The RAM is rated for DDR2-667 which is PC2-5300. JEDEC only standards DDR2 RAM up to DDR2-533. Every other module is not to any standard and anything should be treated as such. The reason I say this is because these modules are running 2.2v! TWO POINT TWO VOLTS. The standard voltage for DDR2 is 1.8v. The problem with using RAM that requires this voltage is that many boards may not be able to handle it. I have seen many Intel produced boards that refuse to work with RAM that requires higher voltages than 1.8v. Be very careful when buying RAM that is over 1.8v. Make sure your board can pump its voltage up.

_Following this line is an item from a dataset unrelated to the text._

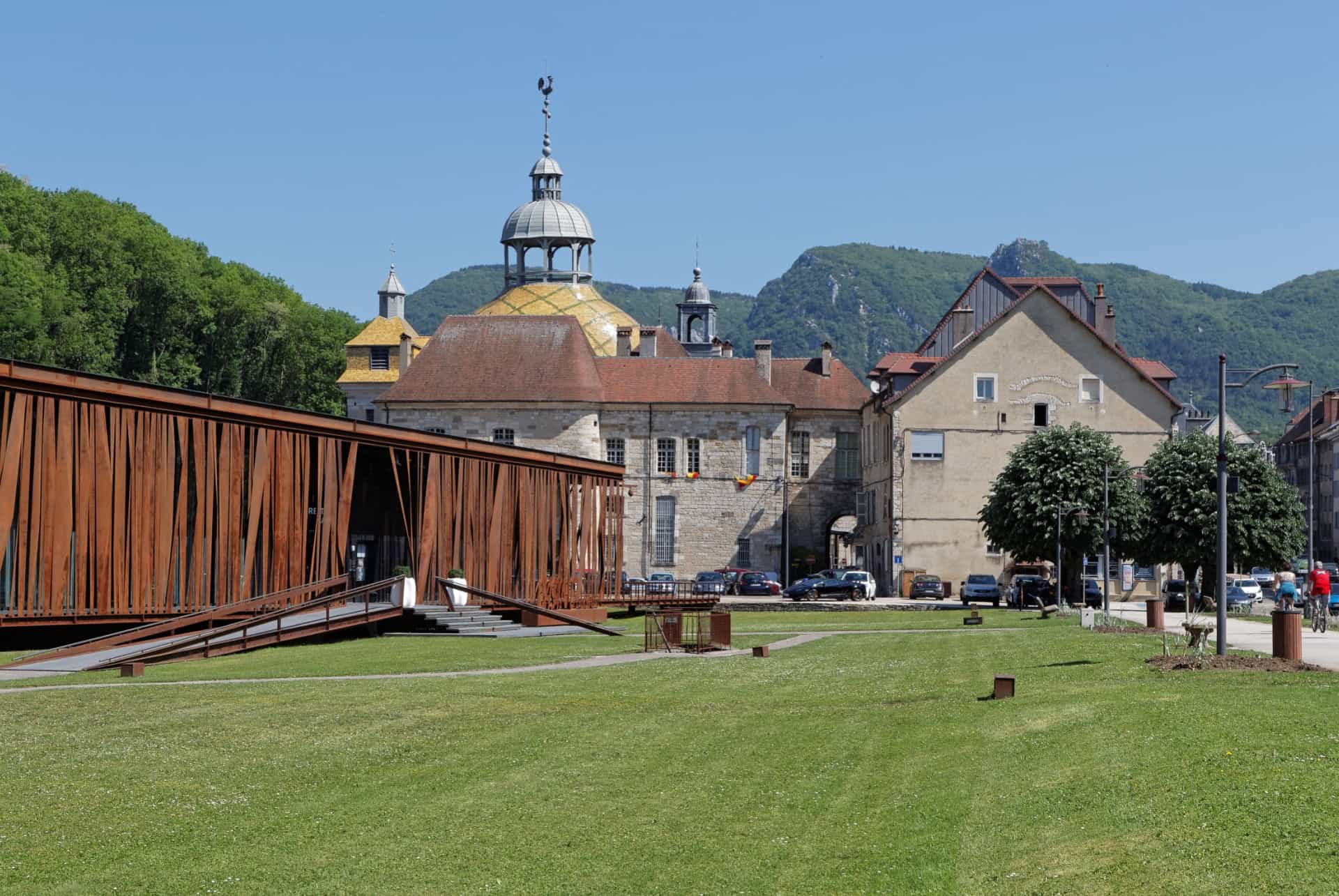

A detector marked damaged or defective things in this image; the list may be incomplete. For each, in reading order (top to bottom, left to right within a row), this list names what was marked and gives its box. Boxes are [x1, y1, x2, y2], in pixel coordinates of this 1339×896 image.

This does not change the fact that many boards that can even support the voltage will just not work correctly. The good thing about Crucial is that there are multiple SPD values for each speed setting. Hopefully, one of them can be used at a low enough voltage so you can set the voltage higher for the rated spec. You would really think that RAM running at 2.2v would have tight timings. This is not the case when looking at the SPD values. The SPD values are set for 5-3-3-15. The RAM is rated for 3-3-3-12. Allowing the RAM to run at relaxed timings also gave it the ability to boot up at 1.8v. The RAM was unstable at this voltage, though. Since I was able to get into the BIOS and change the voltage, this is not a big deal. Make sure that you set the RAM to run at the higher and tighter timings. AMD platforms will thank you.